## Tasks for this exercise
A - Decide whether each statement agrees with the cloud-init report below, answering yes or no and quoting the words of the report that decide it: (i) the 24.4-1 package was fetched from kali.download; (ii) the currently installed cloud.cfg was kept during the upgrade; (iii) the scripts in /var/lib/cloud/scripts/per-* still run.
B - Answer these questions from the cloud-init report below:
(i) Which cloud provider does the report list?
(ii) What download size does the upgrade summary show?
(iii) On which existing cloud-init version should you check that everything works before upgrading?

* Begin Page extract *

With 24.3-1 package the error was:

Unsupported configuration: boot stage called by PID [644] outside of systemd is deprecated in 24.3 and scheduled to be removed in 29.3. Triggering cloud-init boot stages outside of intial system boot is not a fully supported operation which can lead  to incomplete or incorrect configuration. "

With the 24.4-1 package the error now is:

Failed due to systemd unit failure. Ensure all cloud-init services are enabled, and check 'systemctl' or 'journalctl' for more information.

Steps to reproduce the problem

We've been working with AWS images

  • boot "ami-061b17d332829ab1c" # kali-last-snapshot-amd64-2024.3.0-804fcc46-63fc-4eb6-85a1-50e66d6c7215 (us-east-1)
  • check that everything works as expected on existing cloud-init 22.4
  • either perform full system upgrade, or just apt update && apt install cloud-init to get the latest version
  • reboot, try cloud-init status --long, and check logs

None of our scripts in /var/lib/cloud/scripts/per-* execute as a result of this issue,

Environment details

  • Cloud-init version: 24.4 (and previously 24.3)
  • Operating System Distribution: Kali Linux, based on Debian Testing
  • Cloud provider, platform or installer type: AWS

cloud-init logs

Attaching to the issue.

Couple additional data points

Upgrading the package:

┌──(root㉿terminal.example.com)-[~]
└─# apt upgrade
The following package was automatically installed and is no longer required:
  python3-serial
Use 'apt autoremove' to remove it.

Upgrading:
  cloud-init

Summary:
  Upgrading: 1, Installing: 0, Removing: 0, Not Upgrading: 0
  Download size: 654 kB
  Space needed: 84.0 kB / 4566 MB available

Continue? [Y/n] y
Get:1 http://kali.download/kali kali-rolling/main amd64 cloud-init all 24.4-1 [654 kB]
Fetched 654 kB in 0s (7206 kB/s)   
(Reading database ... 117950 files and directories currently installed.)
Preparing to unpack .../cloud-init_24.4-1_all.deb ...
Unpacking cloud-init (24.4-1) over (24.2-1) ...
dpkg: warning: unable to delete old directory '/etc/systemd/system/[email protected]': Directory not empty
Setting up cloud-init (24.4-1) ...

Configuration file '/etc/cloud/cloud.cfg'
 ==> Modified (by you or by a script) since installation.
 ==> Package distributor has shipped an updated version.
   What would you like to do about it ?  Your options are:
    Y or I  : install the package maintainer's version
    N or O  : keep your currently-installed version
      D     : show the differences between the versions
      Z     : start a shell to examine the situation
 The default action is to keep your current version.
*** cloud.cfg (Y/I/N/O/D/Z) [default=N] ? Y
Installing new version of config file /etc/cloud/cloud.cfg ...
update-rc.d: We have no instructions for the cloud-init-main init script.

* End Page extract *
* Begin Extracted records *

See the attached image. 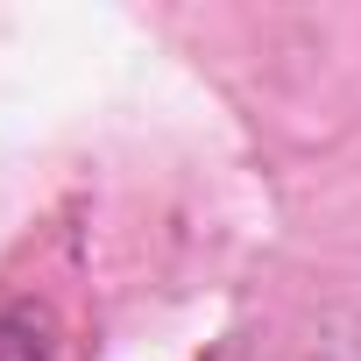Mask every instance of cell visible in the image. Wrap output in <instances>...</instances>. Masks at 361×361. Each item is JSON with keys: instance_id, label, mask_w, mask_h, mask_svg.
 Here are the masks:
<instances>
[{"instance_id": "1", "label": "cell", "mask_w": 361, "mask_h": 361, "mask_svg": "<svg viewBox=\"0 0 361 361\" xmlns=\"http://www.w3.org/2000/svg\"><path fill=\"white\" fill-rule=\"evenodd\" d=\"M0 361H50L43 333H36L22 312H0Z\"/></svg>"}]
</instances>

* End Extracted records *

## Responses by task
A -
(i) Yes: "Get:1 http://kali.download/kali kali-rolling/main amd64 cloud-init all 24.4-1 [654 kB]"
(ii) No: "Installing new version of config file /etc/cloud/cloud.cfg ..."
(iii) No: "None of our scripts in /var/lib/cloud/scripts/per-* execute as a result of this issue"

B -
(i) AWS
(ii) 654 kB
(iii) 22.4